▸ **Document extract**:
+---+
Jennifer Kent (born 5 March 1969) is an Australian actress, writer, and director, best known for her directorial debut, the horror film The Babadook (2014). Her second film, The Nightingale (2018), premiered at the 75th Venice International Film Festival and was released in the United States on 2 August 2019.

Early life
Kent was born in Brisbane, Queensland, Australia. She says that she put on her first play when she was seven and also wrote stories. In her late teens, she chose acting as she "wasn't really aware at that stage that women could direct films". She graduated in 1991 from the National Institute of Dramatic Art (NIDA) in Performing Arts (Acting). In a promotional interview for Kent's 2014 film, The Babadook, lead actress, Essie Davis, explained that Kent was in the year above her at NIDA and was "[an] eerily phenomenal actress ... the girl that was obviously the best girl at the whole school."

Career

Acting
Kent began her career as an actress, working primarily in television. She was a main cast member of Murder Call, from creator Hal McElroy, playing Constable, Dee Suzeraine, in all 31 episodes of the series. She also appeared in several episodes of other Australian TV series such as All Saints, Police Rescue and Above the Law. Kent also had a small role in Babe: Pig in the City and The New Adventures of Black Beauty. She has also been an acting teacher for 13 years at major institutions such as NIDA and the Australian Film Television and Radio School (AFTRS).

Directing
After losing interest in acting, Kent was inspired after seeing Dancer in the Dark to pursue a career as a filmmaker. She wrote to the director Lars von Trier, asking to study under him and explaining that she found the idea of film school repellent. In 2002 von Trier allowed her to assist him as part of a directing attachment on the set of his film Dogville (2003) starring Nicole Kidman. In 2006 Kent directed an episode of Two Twisted, an Australian series following in the tradition of The Twilight Zone.

In 2005 Kent directed her short film Monster, which was screened at over 50 festivals around the world, including Telluride, Montreal World, and Slamdance film festivals, SXSW, and Aspen Shortsfest. In 2014 she adapted her short into a feature-length film The Babadook starring Essie Davis whom Kent had known through drama school. The film tells the story of a single mother played by Davis who must confront a sinister presence in her home while dealing with the death of her husband. Kent Explains "[she] was always quite fascinated by people who could suppress really dark, deep, painful experiences and [she] wanted to explore the idea that perhaps pushing down on those terrible experiences is harder than facing them,".The Babadook premiered at the 2014 Sundance Film Festival in the prestigious Midnight section. The film was quickly picked up for distribution in the U.S. by IFC Films. Kent did five drafts of the feature script, received most of her funding from the Australian government (South Australian Film Corporation), then conducted a Kickstarter campaign to help raise US$30,000 to pay for set construction. The Babadook received widespread critical acclaim, with The Exorcist director William Friedkin tweeting that he'd never seen a more terrifying film, and doubled its budget with $4.9 million in the worldwide box office. The Babadook script won the Betty Roland Prize for Scriptwriting at the 2015 New South Wales Premier's Literary Awards. The Film won other awards including: New York Film Critics Circle Award for Best First Film (2014), Empire Award for Best Horror (2015), AACTA Award for Best Film (2015), AACTA Award for Best Direction (2015), AACTA Award for Best Original Screenplay (2015), and the AACTA Byron Kennedy Award (2020).
+---+
▸ **Your tasks**:
• 1. From the Jennifer Kent article, list every festival named as having screened her short film Monster.
• 2. Check each statement against the Jennifer Kent article, answering yes or no and quoting the words that settle it.
(a) Kent graduated from NIDA in 1991.
(b) Kent directed an episode of Two Twisted in 2002.
(c) Kent's Kickstarter campaign was meant to help pay for set construction.
+---+
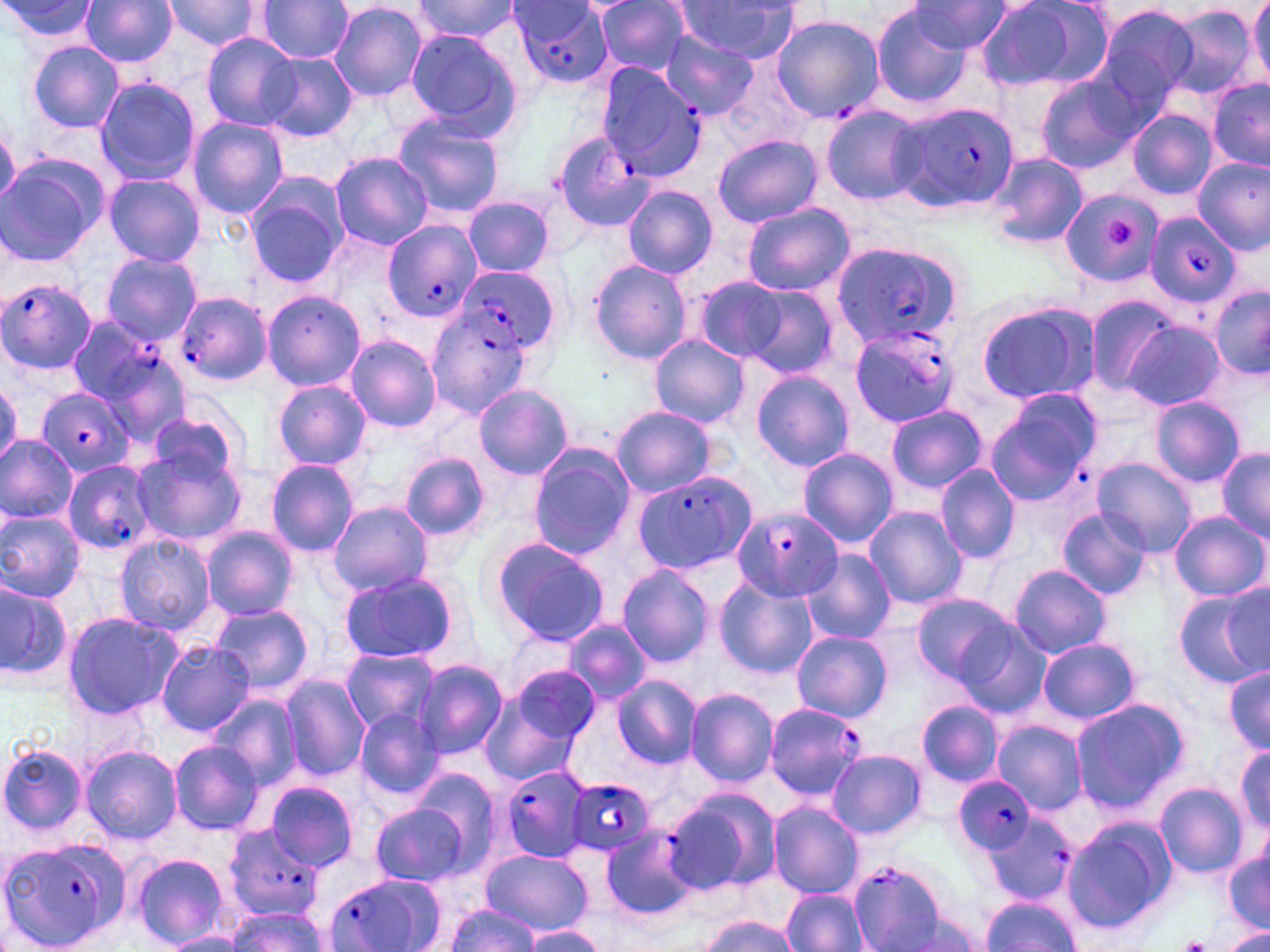

slide-level diagnosis = Plasmodium falciparum
modality = optical microscopy
stain = May-Grünwald-Giemsa
Plasmodium falciparum-infected red blood cell locations (subset) = approximate bounding boxes as [x1, y1, x2, y2] in pixels: [507, 1, 614, 87], [895, 102, 1020, 213], [552, 131, 654, 232], [1147, 213, 1240, 308], [383, 220, 484, 324], [829, 241, 966, 348], [454, 270, 557, 357], [1, 278, 99, 376], [176, 291, 272, 387], [426, 309, 533, 418], [66, 316, 165, 407], [848, 323, 959, 427], [41, 387, 135, 480], [62, 460, 158, 554], [631, 471, 757, 575], [731, 509, 843, 601], [762, 703, 866, 801], [498, 764, 593, 865], [565, 776, 654, 859], [956, 777, 1035, 855], [980, 811, 1078, 907], [225, 824, 327, 921], [600, 828, 698, 920], [1, 837, 132, 950], [846, 860, 953, 952], [323, 871, 446, 952]
field of view = one of a larger specimen
platelet locations = approximate bounding boxes as [x1, y1, x2, y2] in pixels: [1104, 218, 1137, 249], [1175, 935, 1214, 952]
magnification = 1000x
uninfected red blood cell locations (subset) = approximate bounding boxes as [x1, y1, x2, y2] in pixels: [0, 0, 100, 44], [79, 0, 177, 68], [159, 0, 267, 52], [255, 0, 354, 62], [412, 0, 519, 44], [590, 0, 694, 76], [975, 0, 1107, 93], [1248, 0, 1269, 86], [672, 1, 806, 63], [908, 1, 1013, 54], [329, 2, 428, 103], [869, 3, 973, 106], [1094, 3, 1201, 109], [1163, 6, 1258, 102], [771, 14, 884, 122], [403, 29, 521, 136], [659, 29, 759, 119], [201, 32, 299, 131], [27, 40, 124, 134], [260, 53, 357, 142], [1035, 73, 1144, 174], [93, 78, 199, 186], [1208, 78, 1270, 172], [820, 106, 927, 204], [1128, 110, 1215, 200], [391, 114, 506, 218], [187, 118, 288, 219], [713, 134, 821, 228], [330, 152, 433, 249], [986, 153, 1087, 251], [0, 156, 106, 268], [102, 173, 206, 266], [244, 176, 349, 287], [623, 185, 718, 278], [1061, 191, 1163, 287], [464, 196, 557, 278], [740, 202, 854, 296], [101, 251, 201, 346], [589, 258, 693, 365], [693, 278, 789, 361], [1209, 282, 1270, 382], [737, 283, 837, 377], [262, 290, 365, 391], [1083, 295, 1178, 398], [975, 300, 1097, 406], [1122, 320, 1224, 412], [344, 335, 441, 432], [648, 335, 751, 428], [97, 348, 192, 446], [752, 370, 854, 470], [273, 381, 372, 469], [0, 383, 22, 465], [474, 384, 573, 480], [984, 395, 1100, 508], [1150, 398, 1245, 487], [885, 405, 987, 494], [147, 407, 245, 491], [611, 407, 716, 497], [0, 435, 78, 526], [131, 441, 247, 547], [528, 445, 636, 558], [798, 447, 899, 549], [1216, 448, 1270, 543], [402, 453, 489, 541], [1092, 457, 1198, 556], [265, 459, 359, 556], [935, 465, 1020, 564], [326, 502, 433, 597], [864, 506, 968, 610], [1056, 508, 1151, 598], [0, 510, 85, 602], [1170, 511, 1267, 601], [202, 527, 299, 619], [115, 534, 217, 635], [490, 537, 609, 646], [800, 550, 895, 645], [617, 565, 714, 667], [1008, 565, 1112, 658], [337, 571, 461, 665], [714, 577, 817, 678], [0, 579, 72, 680], [1221, 582, 1270, 677], [1174, 590, 1266, 687], [913, 593, 1016, 686], [212, 605, 314, 696], [61, 611, 182, 720], [940, 615, 1049, 719], [564, 619, 652, 703], [792, 630, 892, 721], [1038, 637, 1142, 725], [155, 640, 257, 736], [340, 649, 438, 733], [413, 660, 507, 759], [506, 662, 602, 753], [1224, 665, 1269, 754], [279, 674, 371, 781], [611, 675, 700, 768], [686, 688, 778, 786], [478, 689, 585, 788], [207, 695, 301, 790], [1070, 697, 1188, 810], [916, 700, 1004, 787], [354, 706, 445, 801], [994, 721, 1086, 814], [168, 741, 264, 834], [0, 744, 89, 838], [80, 744, 183, 844], [1234, 744, 1270, 829], [828, 750, 925, 838], [411, 767, 502, 870], [265, 782, 359, 872], [1155, 783, 1248, 878], [661, 787, 778, 897], [768, 802, 864, 898], [371, 805, 469, 886], [1061, 817, 1175, 936], [481, 850, 592, 935], [1224, 850, 1270, 932], [131, 853, 231, 949], [783, 888, 866, 951], [980, 896, 1080, 951], [440, 903, 543, 952], [223, 905, 328, 951], [895, 913, 983, 952], [699, 916, 800, 952], [519, 927, 606, 951], [1223, 929, 1270, 952], [160, 933, 244, 952]
image size = 1270×952 pixels
preparation = thin blood smear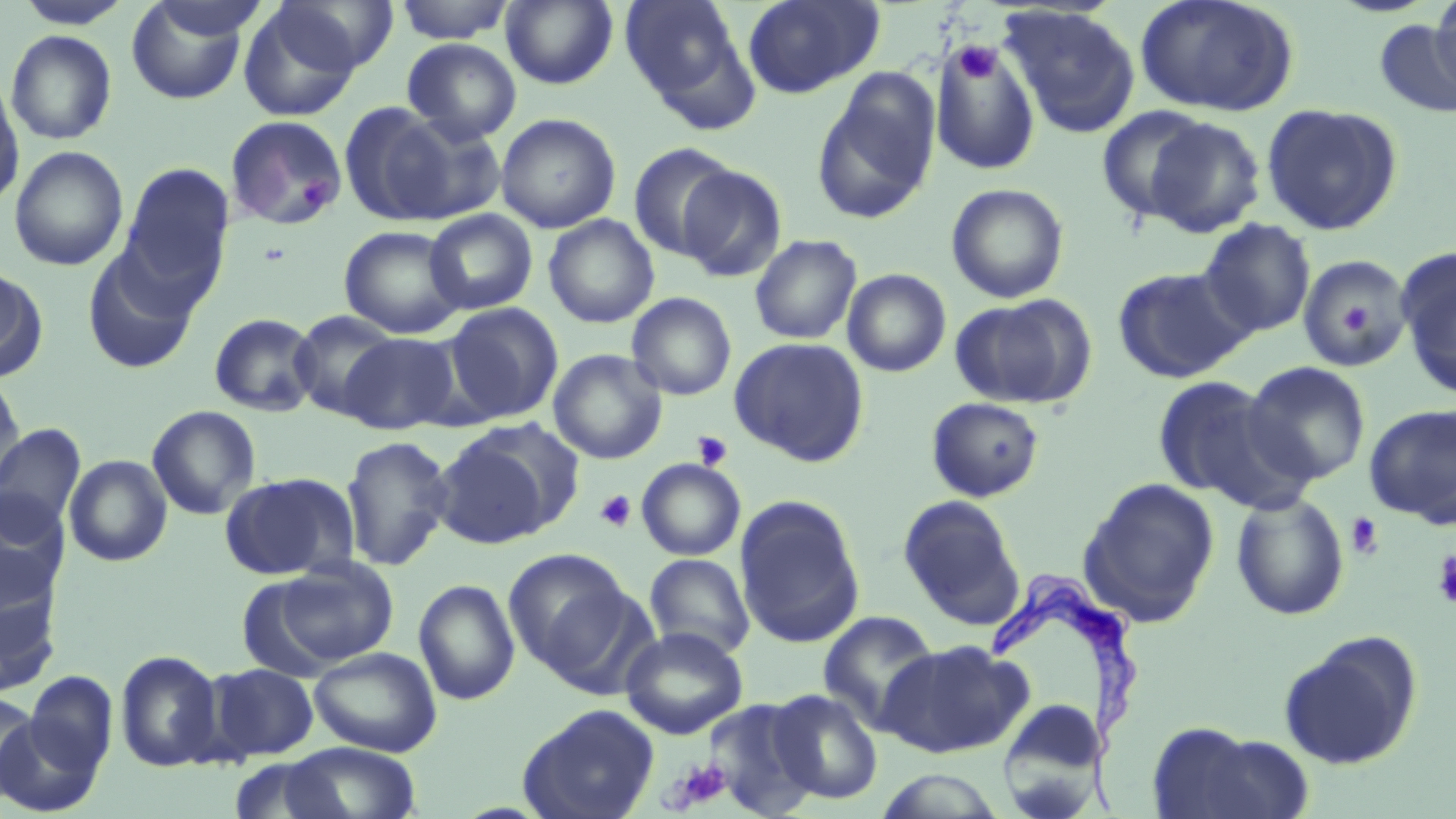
+---+
▸ **Answers for the exercise**:
• 1. Telluride, Montreal World, Slamdance, SXSW, Aspen Shortsfest

• 2.
(a) Yes: "She graduated in 1991 from the National Institute of Dramatic Art (NIDA)"
(b) No: "In 2006 Kent directed an episode of Two Twisted"
(c) Yes: "to help raise US$30,000 to pay for set construction"